Mehmet Eymen Ulukut, Galatasaray Lisesi, Sorbonne Üniversitesi, sosyoloji doktorası ile gazetecilik ve yazarlık mesleklerini sığdırdığı 73 yıllık hayatının Darülaceze'deki günlerinde de kitaplarla yol arkadaşlığı yapıyor.
Nişantaşı'nda 1949'da doğan Ulukut, kimya mühendisi bir babanın ve ev hanımı bir annenin tek çocuğuydu. İlkokul, ortaokul ve liseyi Galatasaray Lisesi'nde tamamladı.

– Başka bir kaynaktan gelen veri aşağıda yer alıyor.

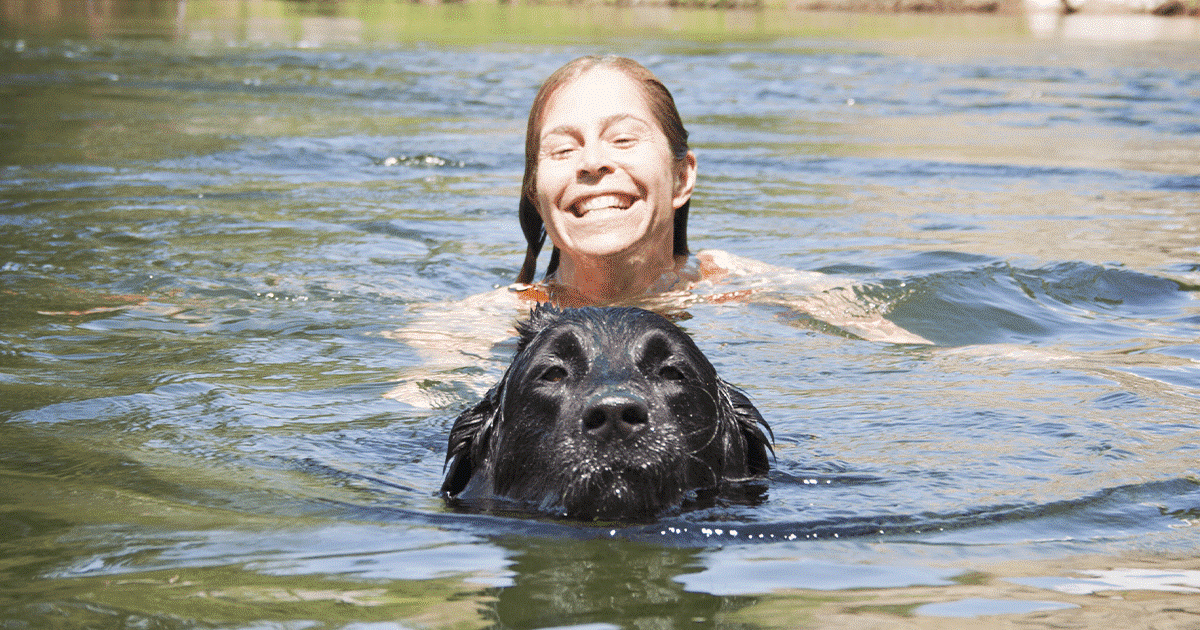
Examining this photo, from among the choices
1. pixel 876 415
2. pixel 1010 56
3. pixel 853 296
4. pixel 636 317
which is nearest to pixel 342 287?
pixel 853 296

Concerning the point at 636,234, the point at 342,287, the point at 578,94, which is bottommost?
the point at 342,287

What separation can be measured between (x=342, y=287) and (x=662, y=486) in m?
4.14

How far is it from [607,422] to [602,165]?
2.87 metres

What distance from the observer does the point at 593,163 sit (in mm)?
5926

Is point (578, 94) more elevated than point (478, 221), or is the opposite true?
point (578, 94)

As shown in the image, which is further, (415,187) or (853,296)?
(415,187)

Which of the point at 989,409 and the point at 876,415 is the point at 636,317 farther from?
the point at 989,409

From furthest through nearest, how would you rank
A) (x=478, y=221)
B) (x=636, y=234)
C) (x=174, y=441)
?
(x=478, y=221), (x=636, y=234), (x=174, y=441)

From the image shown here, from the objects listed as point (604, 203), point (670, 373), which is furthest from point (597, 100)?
point (670, 373)

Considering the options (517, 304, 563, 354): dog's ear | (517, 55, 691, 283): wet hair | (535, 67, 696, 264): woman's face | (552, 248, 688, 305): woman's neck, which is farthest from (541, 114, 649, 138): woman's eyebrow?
(517, 304, 563, 354): dog's ear

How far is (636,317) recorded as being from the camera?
11.6 ft

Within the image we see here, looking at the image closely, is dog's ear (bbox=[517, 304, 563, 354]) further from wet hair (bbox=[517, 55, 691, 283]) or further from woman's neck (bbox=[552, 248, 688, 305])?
wet hair (bbox=[517, 55, 691, 283])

Sorbonne Üniversitesini burslu kazanarak, sosyoloji tahsili yapan ve ardından doktorasını bitiren Ulukut, gazetecilik mesleğini icra ederken bir taraftan da makaleler ve kitaplar yazdı.

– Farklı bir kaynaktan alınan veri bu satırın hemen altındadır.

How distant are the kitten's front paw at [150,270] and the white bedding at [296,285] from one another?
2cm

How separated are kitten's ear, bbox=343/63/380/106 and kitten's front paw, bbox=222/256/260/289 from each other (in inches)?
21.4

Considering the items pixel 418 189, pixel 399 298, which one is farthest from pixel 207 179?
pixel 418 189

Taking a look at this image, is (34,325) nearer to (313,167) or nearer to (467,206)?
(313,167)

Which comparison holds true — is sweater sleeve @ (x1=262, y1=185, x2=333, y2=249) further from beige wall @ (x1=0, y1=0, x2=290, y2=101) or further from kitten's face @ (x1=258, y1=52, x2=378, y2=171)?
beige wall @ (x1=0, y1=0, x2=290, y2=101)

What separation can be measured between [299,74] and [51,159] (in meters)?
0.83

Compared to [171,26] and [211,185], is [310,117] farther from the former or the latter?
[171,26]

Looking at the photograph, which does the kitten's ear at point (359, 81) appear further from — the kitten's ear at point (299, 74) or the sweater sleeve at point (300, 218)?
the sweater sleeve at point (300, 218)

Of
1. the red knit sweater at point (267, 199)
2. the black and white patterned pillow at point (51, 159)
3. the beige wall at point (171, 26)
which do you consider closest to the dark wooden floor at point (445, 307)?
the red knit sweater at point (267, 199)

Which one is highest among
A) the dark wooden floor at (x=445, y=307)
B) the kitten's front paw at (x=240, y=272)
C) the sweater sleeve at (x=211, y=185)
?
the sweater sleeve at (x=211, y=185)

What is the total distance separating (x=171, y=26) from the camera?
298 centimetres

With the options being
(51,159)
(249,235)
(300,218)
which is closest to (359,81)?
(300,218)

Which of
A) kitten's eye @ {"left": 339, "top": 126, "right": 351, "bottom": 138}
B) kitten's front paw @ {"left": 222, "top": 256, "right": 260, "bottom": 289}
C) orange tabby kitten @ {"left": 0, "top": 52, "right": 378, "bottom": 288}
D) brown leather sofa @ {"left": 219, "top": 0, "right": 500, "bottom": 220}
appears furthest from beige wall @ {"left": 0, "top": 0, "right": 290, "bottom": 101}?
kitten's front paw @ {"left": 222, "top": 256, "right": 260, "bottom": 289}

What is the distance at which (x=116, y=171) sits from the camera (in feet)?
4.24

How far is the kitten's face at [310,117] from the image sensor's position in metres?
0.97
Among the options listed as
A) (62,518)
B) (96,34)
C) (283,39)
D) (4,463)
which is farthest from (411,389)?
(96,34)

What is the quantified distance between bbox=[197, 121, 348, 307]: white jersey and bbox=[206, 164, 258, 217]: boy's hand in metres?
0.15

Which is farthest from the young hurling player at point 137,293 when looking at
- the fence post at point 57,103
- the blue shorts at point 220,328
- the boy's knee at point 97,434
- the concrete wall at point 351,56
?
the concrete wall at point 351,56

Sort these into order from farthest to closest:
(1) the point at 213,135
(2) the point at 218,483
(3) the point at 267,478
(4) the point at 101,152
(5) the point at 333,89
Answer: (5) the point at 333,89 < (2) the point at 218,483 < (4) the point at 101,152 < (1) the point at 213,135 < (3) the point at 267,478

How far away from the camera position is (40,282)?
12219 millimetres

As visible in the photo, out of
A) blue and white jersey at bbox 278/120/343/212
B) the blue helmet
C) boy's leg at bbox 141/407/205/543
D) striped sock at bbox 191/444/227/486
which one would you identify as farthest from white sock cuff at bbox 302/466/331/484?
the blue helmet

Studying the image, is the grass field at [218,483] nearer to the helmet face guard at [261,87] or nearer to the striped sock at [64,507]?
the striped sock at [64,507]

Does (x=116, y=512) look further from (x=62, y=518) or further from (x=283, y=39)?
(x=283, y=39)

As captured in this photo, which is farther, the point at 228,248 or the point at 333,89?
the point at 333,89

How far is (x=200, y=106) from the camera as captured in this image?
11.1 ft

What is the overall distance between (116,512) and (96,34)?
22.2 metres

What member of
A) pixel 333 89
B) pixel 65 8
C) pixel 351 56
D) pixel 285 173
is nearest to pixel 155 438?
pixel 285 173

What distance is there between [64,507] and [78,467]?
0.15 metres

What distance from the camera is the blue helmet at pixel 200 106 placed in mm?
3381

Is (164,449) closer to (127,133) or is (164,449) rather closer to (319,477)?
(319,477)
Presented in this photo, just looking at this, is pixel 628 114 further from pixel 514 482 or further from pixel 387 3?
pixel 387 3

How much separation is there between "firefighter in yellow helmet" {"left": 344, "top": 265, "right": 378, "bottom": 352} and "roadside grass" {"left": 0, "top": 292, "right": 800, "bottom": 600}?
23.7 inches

Ulukut, Fransa'da hayatının aşkını buldu ama İstanbul'da kaybetti, 68 olaylarını Paris'te, 12 Mart Muhtırası'nın sonuçlarını ise İstanbul'da yaşadı, bir kitabı Türkçe'ye çevirdiği için 1,5 yıl hapis yattı.
"GALATASARAY LİSESİ'NDE ÇOK GÜZEL ANILAR BİRİKTİRDİM"
Ulukut, 2. Abdülhamit tarafından 31 Ocak 1896'da hizmete sunulan Darülaceze'nin kuruluş yıl dönümünde, AA muhabirine, iniş ve çıkışlarla dolu yaşam hikayesini anlattı.
Galatasaray Lisesi'nde çok güzel anılar biriktiğini belirten Ulukut, ortaokul yıllarında Türkiye'nin en önemli tiyatro sanatçılarından Ferhan Şensoy ile tanıştığını, daha sonra Şensoy'un liseyi bitirmek için memleketi Samsun'a gittiğini söyledi.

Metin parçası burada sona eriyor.